(Dataset entries):
============================================================

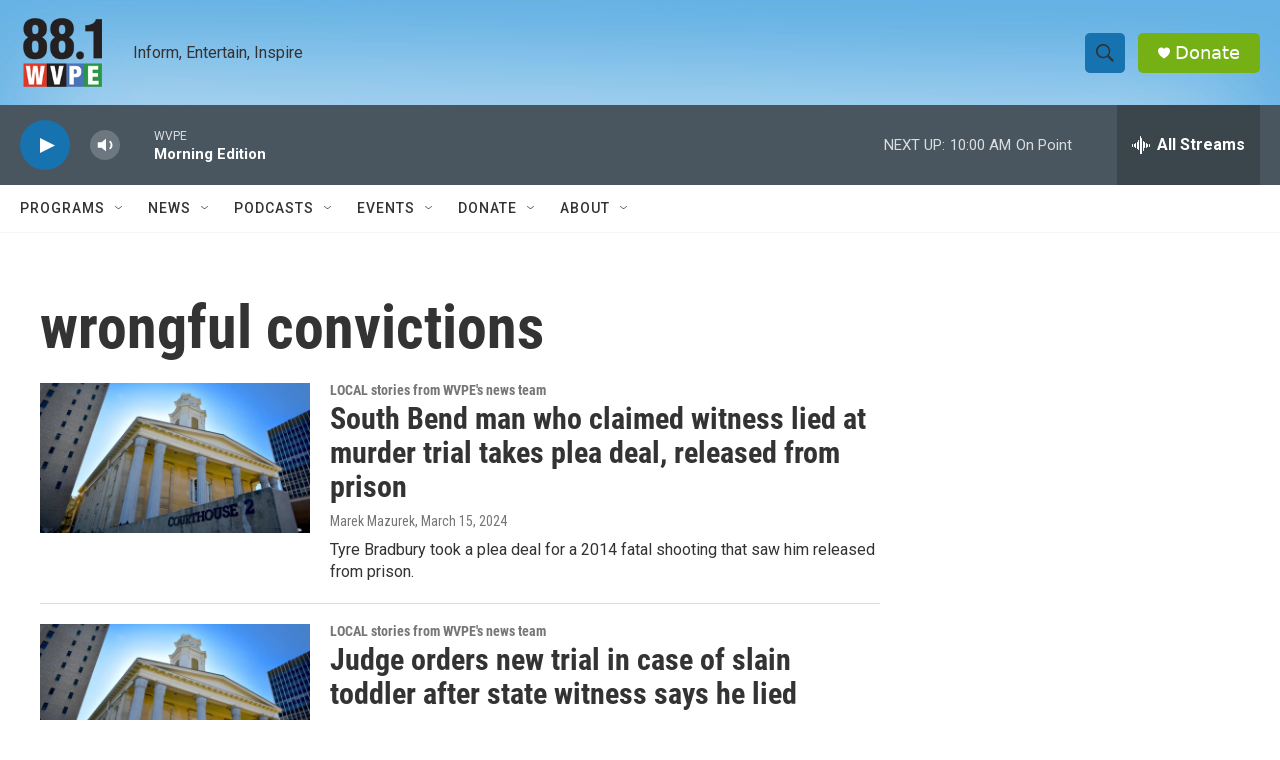

--- FILE ---
content_type: text/html; charset=utf-8
request_url: https://www.google.com/recaptcha/api2/aframe
body_size: 267
content:
<!DOCTYPE HTML><html><head><meta http-equiv="content-type" content="text/html; charset=UTF-8"></head><body><script nonce="WZa4hDiQvIPdPkP9bhoZQg">/** Anti-fraud and anti-abuse applications only. See google.com/recaptcha */ try{var clients={'sodar':'https://pagead2.googlesyndication.com/pagead/sodar?'};window.addEventListener("message",function(a){try{if(a.source===window.parent){var b=JSON.parse(a.data);var c=clients[b['id']];if(c){var d=document.createElement('img');d.src=c+b['params']+'&rc='+(localStorage.getItem("rc::a")?sessionStorage.getItem("rc::b"):"");window.document.body.appendChild(d);sessionStorage.setItem("rc::e",parseInt(sessionStorage.getItem("rc::e")||0)+1);localStorage.setItem("rc::h",'1769000788685');}}}catch(b){}});window.parent.postMessage("_grecaptcha_ready", "*");}catch(b){}</script></body></html>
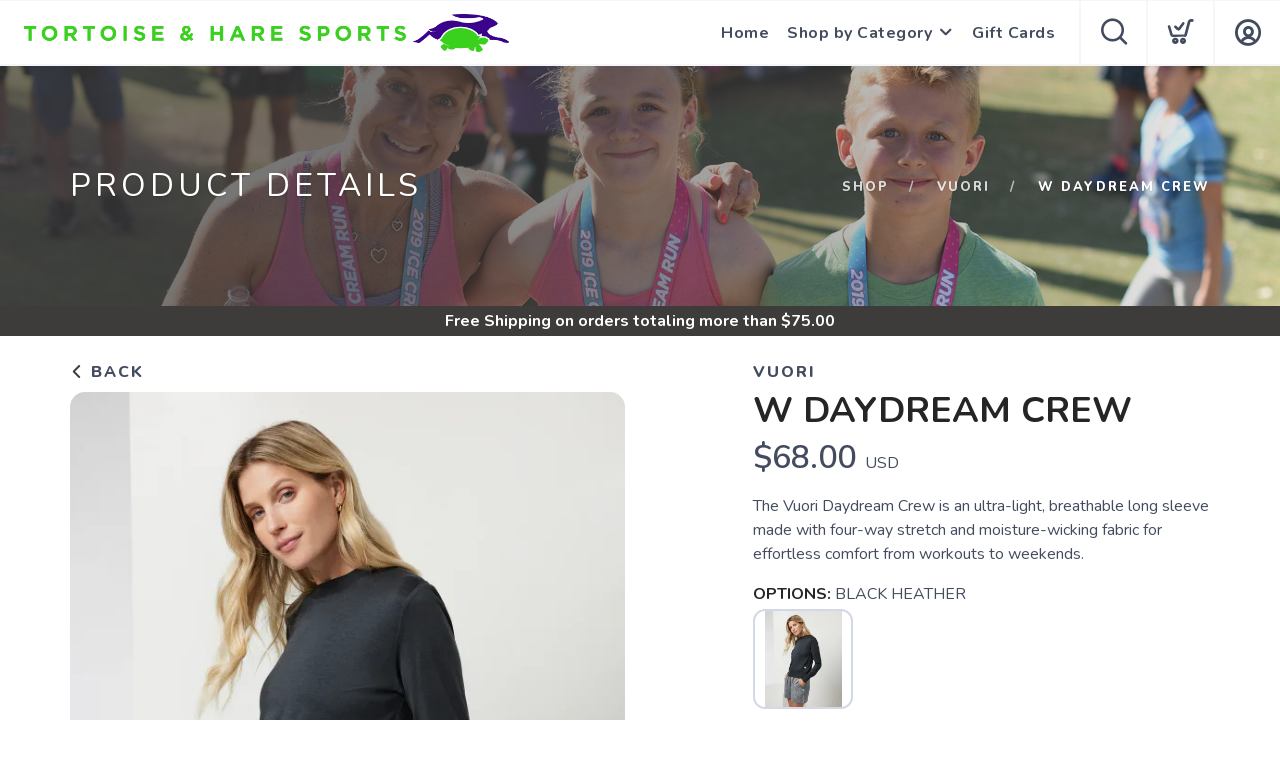

--- FILE ---
content_type: text/css; charset=UTF-8
request_url: https://shop.tortoiseandharesports.com/assets/branding/shop.tortoiseandharesports.com/branding.css?v=1.0.5
body_size: -11
content:
/** Custom Styles for Tortoise and Hare **/


.logo {
    max-height: 38px;
}

@media all and (max-width: 767px) {
   .logo {
       max-height: 24px;
   }
}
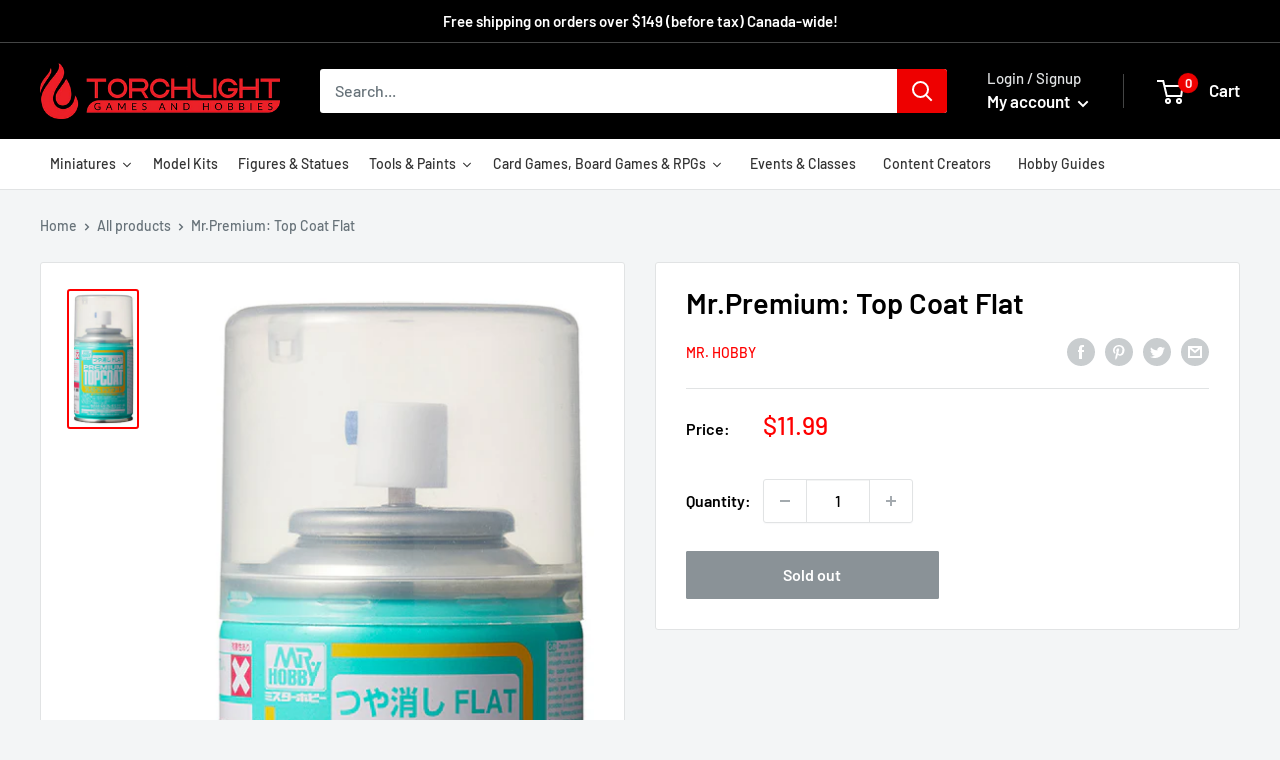

--- FILE ---
content_type: text/javascript
request_url: https://torchlightgh.com/cdn/shop/t/24/assets/custom.js?v=90373254691674712701704294800
body_size: -688
content:
//# sourceMappingURL=/cdn/shop/t/24/assets/custom.js.map?v=90373254691674712701704294800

============================================================

(Try it): Starting at the line that contains "content_type: text/javascript", reproduce each line through the end of the records exactly, both ends included.

(Reply):
content_type: text/javascript
request_url: https://torchlightgh.com/cdn/shop/t/24/assets/custom.js?v=90373254691674712701704294800
body_size: -688
content:
//# sourceMappingURL=/cdn/shop/t/24/assets/custom.js.map?v=90373254691674712701704294800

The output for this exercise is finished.